The compositions according to the present disclosure may be extruded or processed in a variety of ways, which includes for example, extrusion of films, extrusion blow molding, injection molding, pipe, wire and cable extrusion, and fiber production.

The examples, below, demonstrate that use of a combination of amorphous

fluoropolymers as a polymer processing additive is effective in reducing melt defects in thermoplastic polymers. In some cases, the presently claimed combination is unexpectedly more effective at reducing time to clear melt fracture than a blend disclosed in U. S. Pat. No. 6,599,982 (Oriani). For example, Comparative Example 9 uses a blend of amorphous fluoropolymers having Mooney viscosities ML 1+10 @ 121°C of 75 and 54. Example 5 uses a blend of amorphous fluoropolymers having Mooney viscosities ML 1+10 @ 121°C of 150 and 54, and Example 7 uses a blend of amorphous fluoropolymers having Mooney viscosities ML 1+10 @ 121°C of 96 and 33. The Mooney viscosity ML 1+10 @ 121°C of each of the three blends is between 65 and 70.

Examples 5 and 7, which each include an amorphous fluoropolymer with a Mooney viscosity greater than 80, each cleared melt fracture in a blown film within 90 minutes while Comparative Example 9 did not.

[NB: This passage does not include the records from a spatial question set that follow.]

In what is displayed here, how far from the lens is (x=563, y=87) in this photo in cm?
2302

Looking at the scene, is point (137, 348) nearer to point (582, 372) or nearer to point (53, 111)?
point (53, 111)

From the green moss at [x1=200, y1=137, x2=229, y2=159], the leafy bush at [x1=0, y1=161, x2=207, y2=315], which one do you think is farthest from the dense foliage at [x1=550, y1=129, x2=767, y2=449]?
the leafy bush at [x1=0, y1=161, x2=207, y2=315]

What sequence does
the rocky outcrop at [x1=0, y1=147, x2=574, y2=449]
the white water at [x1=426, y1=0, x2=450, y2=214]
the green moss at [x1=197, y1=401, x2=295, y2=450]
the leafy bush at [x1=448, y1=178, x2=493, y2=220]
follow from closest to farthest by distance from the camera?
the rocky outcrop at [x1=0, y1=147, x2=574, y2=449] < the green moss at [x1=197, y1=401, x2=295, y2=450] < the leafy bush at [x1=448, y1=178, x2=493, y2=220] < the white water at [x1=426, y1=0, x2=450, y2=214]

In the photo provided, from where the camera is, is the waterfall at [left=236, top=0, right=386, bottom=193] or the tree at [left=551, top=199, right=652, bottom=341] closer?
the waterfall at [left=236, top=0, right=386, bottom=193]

Some Embodiments of the Disclosure

In a first embodiment, the present disclosure provides a composition comprising:

a first amorphous fluoropolymer having a first Mooney viscosity ML 1+10 @ 121°C less than 60;

a second amorphous fluoropolymer having a second Mooney viscosity ML 1+10 @ 121 °C greater than 80; and

at least one of a non-fluorinated, thermoplastic polymer as a major component of the composition or a polymer processing additive synergist.

In a second embodiment, the present disclosure provides the composition of the first embodiment, wherein the composition comprises the non-fluorinated, thermoplastic polymer. In a third embodiment, the present disclosure provides the composition of the second embodiment, wherein the first and second amorphous fluoropolymers are present in a combined amount from 0.002 percent to 50 percent or 10 percent, based on the total weight of the composition.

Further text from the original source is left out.